「分譲マンションを所有しているが、2年間転勤することになったので、その期間だけ貸したい」
このようなニーズがある場合、定期賃貸借制度の利用を検討するべきです。
定期借家契約とは、書面により賃貸借契約書を締結する等の一定の要件を満たすことにより、契約期間の満了によって確定的に建物賃貸借契約を終了させることができる賃貸借契約のことをいいます。
では、定期借家契約ではなく、普通の建物賃貸借契約では何が問題なのでしょうか。
定期賃貸借ではない普通の建物賃貸借契約の場合、建物の賃貸人が更新の拒絶または賃貸借契約の解約の申入れをして賃貸借契約を終了させるためには、「正当な事由」があると認められなければなりません。
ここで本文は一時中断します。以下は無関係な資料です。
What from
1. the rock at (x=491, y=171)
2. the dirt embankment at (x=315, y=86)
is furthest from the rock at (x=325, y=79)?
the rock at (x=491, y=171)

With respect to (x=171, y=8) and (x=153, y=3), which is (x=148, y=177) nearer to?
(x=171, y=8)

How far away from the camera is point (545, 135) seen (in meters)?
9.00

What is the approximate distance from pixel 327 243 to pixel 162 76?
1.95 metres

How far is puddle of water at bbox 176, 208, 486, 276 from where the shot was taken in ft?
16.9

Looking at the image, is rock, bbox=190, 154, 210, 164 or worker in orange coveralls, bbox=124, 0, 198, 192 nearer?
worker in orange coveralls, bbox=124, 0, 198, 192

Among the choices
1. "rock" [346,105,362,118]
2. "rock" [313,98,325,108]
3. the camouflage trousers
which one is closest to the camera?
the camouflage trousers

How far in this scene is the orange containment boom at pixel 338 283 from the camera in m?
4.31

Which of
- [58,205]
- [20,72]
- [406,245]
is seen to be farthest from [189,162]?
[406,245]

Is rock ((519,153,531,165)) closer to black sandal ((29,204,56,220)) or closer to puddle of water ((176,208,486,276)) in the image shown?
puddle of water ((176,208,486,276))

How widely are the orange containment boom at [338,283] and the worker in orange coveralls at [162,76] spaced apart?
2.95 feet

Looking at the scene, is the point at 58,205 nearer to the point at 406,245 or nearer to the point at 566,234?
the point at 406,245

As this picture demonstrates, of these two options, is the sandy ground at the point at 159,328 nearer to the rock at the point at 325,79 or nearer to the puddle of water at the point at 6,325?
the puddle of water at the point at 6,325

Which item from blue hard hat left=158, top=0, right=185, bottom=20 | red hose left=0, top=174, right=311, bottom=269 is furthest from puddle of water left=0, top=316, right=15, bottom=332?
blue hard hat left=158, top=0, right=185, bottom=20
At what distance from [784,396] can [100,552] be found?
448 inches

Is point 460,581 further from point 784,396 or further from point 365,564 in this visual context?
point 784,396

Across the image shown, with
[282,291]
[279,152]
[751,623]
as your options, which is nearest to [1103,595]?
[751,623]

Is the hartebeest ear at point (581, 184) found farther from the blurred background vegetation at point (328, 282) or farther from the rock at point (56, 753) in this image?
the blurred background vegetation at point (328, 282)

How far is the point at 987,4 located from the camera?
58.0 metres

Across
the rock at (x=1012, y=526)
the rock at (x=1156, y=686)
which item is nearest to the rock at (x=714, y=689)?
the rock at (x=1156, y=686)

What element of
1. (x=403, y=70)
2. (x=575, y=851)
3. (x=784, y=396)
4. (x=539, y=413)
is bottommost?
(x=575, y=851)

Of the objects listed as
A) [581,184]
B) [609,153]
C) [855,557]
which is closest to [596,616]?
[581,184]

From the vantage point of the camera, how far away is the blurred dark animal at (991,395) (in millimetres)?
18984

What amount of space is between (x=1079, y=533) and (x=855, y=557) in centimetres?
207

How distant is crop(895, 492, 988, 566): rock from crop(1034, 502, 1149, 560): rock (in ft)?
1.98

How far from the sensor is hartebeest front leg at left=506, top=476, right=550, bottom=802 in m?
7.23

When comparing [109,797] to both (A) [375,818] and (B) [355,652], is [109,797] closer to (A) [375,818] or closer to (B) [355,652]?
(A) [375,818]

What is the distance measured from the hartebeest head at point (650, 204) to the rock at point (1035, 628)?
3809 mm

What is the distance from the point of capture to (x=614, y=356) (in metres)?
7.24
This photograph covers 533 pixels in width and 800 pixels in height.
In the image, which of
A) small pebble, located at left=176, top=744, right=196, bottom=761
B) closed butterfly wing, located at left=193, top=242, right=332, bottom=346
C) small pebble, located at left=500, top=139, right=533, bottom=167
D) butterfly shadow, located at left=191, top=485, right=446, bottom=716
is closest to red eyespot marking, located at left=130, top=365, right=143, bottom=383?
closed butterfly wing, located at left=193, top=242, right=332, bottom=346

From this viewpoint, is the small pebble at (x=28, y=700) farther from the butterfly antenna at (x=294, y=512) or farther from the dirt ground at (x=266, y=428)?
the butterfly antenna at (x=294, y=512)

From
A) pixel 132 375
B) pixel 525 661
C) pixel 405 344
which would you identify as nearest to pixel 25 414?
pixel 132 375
この「正当な事由」は、賃貸人と賃借人それぞれの建物を使用する必要性の比較のほか、賃貸借契約に関するそれまでの経過、建物の利用状況、建物の現況、立退料の提供を考慮して判断されるのですが、裁判所で「正当な事由がある」と認められるためのハードルは相当高いといえます。
ですので、少なくとも、明確に期限を区切って貸したいという場合には、場合によってはいつまでも居座られかねない普通の建物賃貸借契約は不適切、ということになります。